← Back to context

Comment by Palmik

2 years ago

The table is *highly* misleading. It uses different methodologies all over the place.

For MMLU, it highlights the CoT @ 32 result, where Ultra beats GPT4, but it loses to GPT4 with 5-shot, for example.

For GSM8K it uses Maj1@32 for Ultra and 5-shot CoT for GPT4, etc.

Then also, for some reason, it uses different metrics for Ultra and Pro, making them hard to compare.

What a mess of a "paper".

It really feels like the reason this is being released now and not months ago is that that's how long it took them to figure out the convoluted combination of different evaluation procedures to beat GPT-4 on the various benchmarks.

Why is that misleading? It shows Gemini with CoT is the best known combination of prompt and LLM on MMLU.

They simply compare the prompting strategies that work best with each model.
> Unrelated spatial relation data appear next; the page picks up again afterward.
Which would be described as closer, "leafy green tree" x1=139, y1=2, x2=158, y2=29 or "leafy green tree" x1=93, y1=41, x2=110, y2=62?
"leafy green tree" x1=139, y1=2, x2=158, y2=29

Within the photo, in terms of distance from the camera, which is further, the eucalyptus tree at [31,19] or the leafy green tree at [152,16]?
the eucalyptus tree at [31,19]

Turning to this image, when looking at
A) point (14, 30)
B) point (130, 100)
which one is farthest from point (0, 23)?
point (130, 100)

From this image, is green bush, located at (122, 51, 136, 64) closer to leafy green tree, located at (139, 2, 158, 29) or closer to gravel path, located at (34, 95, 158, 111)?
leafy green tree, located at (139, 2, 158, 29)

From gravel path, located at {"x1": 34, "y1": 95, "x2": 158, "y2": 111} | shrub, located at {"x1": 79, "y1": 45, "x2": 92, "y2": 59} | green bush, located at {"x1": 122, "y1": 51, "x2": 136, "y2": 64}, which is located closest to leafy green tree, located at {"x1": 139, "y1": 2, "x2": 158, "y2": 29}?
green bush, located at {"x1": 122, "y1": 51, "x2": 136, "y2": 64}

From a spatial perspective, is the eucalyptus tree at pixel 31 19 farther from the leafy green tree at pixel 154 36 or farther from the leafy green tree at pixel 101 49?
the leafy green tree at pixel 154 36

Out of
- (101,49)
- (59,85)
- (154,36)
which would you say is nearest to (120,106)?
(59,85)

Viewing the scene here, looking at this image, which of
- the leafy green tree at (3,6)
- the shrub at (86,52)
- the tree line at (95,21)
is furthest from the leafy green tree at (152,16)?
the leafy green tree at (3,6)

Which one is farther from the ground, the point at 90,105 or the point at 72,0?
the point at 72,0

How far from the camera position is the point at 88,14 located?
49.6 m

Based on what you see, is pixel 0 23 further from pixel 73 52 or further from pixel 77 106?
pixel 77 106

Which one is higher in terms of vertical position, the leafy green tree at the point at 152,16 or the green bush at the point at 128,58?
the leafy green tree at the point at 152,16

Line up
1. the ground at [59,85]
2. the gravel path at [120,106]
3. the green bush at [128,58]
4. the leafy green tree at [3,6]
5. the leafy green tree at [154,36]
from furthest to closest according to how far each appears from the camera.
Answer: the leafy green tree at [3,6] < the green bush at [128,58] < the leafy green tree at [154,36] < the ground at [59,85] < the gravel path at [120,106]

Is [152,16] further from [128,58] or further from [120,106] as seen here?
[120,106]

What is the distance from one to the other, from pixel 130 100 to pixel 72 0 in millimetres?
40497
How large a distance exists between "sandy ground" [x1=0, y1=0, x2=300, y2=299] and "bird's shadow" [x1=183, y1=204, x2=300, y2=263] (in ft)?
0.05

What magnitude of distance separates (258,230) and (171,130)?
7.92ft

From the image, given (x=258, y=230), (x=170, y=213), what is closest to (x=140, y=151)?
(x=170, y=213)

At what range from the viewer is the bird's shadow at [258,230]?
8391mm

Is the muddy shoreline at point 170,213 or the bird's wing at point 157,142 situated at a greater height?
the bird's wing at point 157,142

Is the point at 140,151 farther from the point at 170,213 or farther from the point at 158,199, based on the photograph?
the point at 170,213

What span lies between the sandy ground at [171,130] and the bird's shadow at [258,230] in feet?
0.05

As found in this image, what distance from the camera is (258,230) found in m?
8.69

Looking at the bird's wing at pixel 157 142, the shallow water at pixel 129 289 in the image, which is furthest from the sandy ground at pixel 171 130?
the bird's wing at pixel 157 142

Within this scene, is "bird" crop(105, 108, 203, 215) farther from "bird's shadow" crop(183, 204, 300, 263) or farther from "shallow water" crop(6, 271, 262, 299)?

Otherwise it would be just a comparison of their response to specific prompt engineering.

  • > They simply compare the prompting strategies that work best with each model

    Incorrect.

    # Gemini marketing website, MMLU

    - Gemini Ultra 90.0% with CoT@32*

    - GPT-4 86.4% with 5-shot* (reported)
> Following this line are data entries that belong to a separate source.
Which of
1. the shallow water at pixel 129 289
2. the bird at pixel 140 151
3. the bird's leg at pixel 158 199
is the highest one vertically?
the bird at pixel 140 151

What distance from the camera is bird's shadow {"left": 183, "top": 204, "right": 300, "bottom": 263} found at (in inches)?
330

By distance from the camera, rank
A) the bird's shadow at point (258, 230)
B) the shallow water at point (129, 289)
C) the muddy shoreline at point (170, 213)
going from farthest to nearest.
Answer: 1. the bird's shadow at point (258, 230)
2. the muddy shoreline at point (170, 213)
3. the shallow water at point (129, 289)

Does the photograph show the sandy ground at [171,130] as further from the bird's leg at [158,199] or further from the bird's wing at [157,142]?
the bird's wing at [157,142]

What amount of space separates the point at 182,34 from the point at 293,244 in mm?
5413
    # gemini_1_report.pdf, MMLU

    - Gemini Ultra 90.0% with CoT@32*

    - Gemini Ultra 83.7% with 5-shot

    - GPT-4 87.29% with CoT@32 (via API*)

    - GPT-4 86.4% with 5-shot (reported)

    Gemini marketing website compared best Gemini Ultra prompting strategy with a worse-performing (5-shot) GPT-4 prompting strategy.
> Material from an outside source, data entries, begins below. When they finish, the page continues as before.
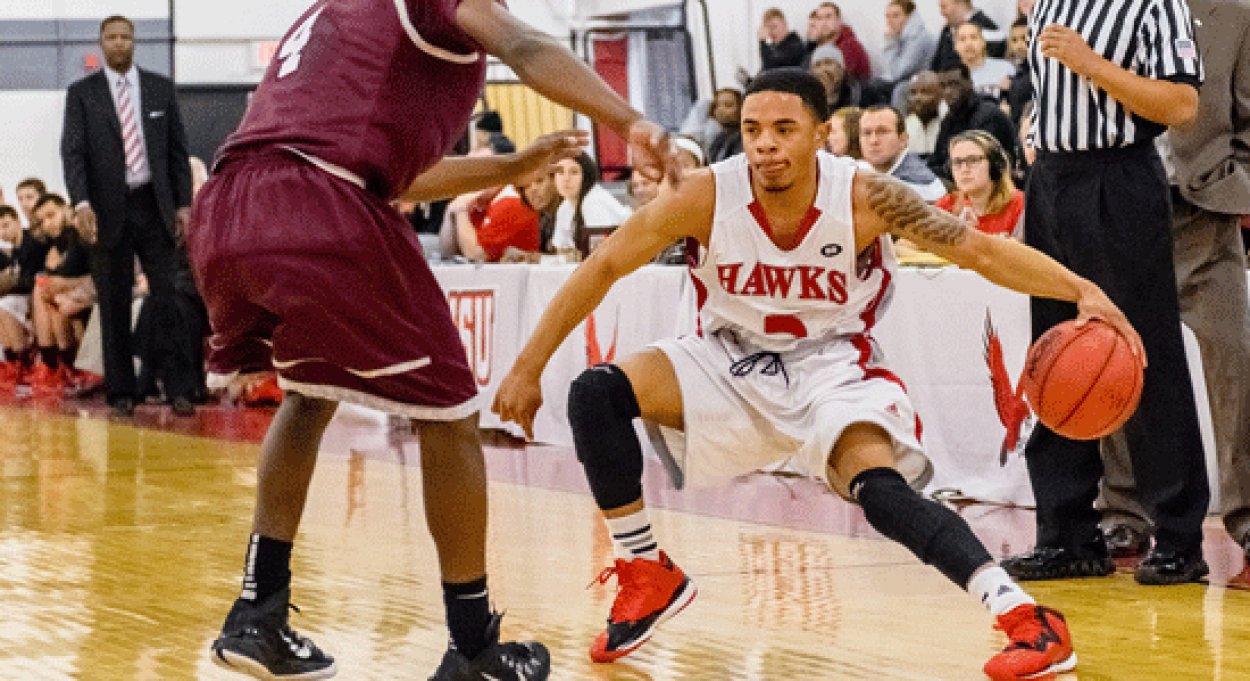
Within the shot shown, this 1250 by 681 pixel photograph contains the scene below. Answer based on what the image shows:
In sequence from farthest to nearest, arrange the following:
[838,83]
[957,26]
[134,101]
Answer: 1. [957,26]
2. [838,83]
3. [134,101]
The places where they use the same methodology seem within the error bars of the cherry picked benchmarks they selected. Maybe for some tasks it's roughly comparable to GPT4 (still a major accomplishment for Google to come close to closing the gap for the current generation of models), but this looks like someone had the goal of showing Gemini beating GPT4 in most areas and worked back from there to figure out how to get there.